» **TASK OBJECTIVE**: Convert the lines of the entries below into a Markdown table with two columns, "Row" and "Line," skipping any blank lines.

» **INFORMATION SUPPLIED**:
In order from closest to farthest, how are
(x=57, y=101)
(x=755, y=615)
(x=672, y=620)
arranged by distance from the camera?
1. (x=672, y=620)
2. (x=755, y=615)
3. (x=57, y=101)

» **RESPONSE TO THIS TASK**:
| Row | Line |
|---|---|
| 1 | In order from closest to farthest, how are |
| 2 | (x=57, y=101) |
| 3 | (x=755, y=615) |
| 4 | (x=672, y=620) |
| 5 | arranged by distance from the camera? |
| 6 | 1. (x=672, y=620) |
| 7 | 2. (x=755, y=615) |
| 8 | 3. (x=57, y=101) |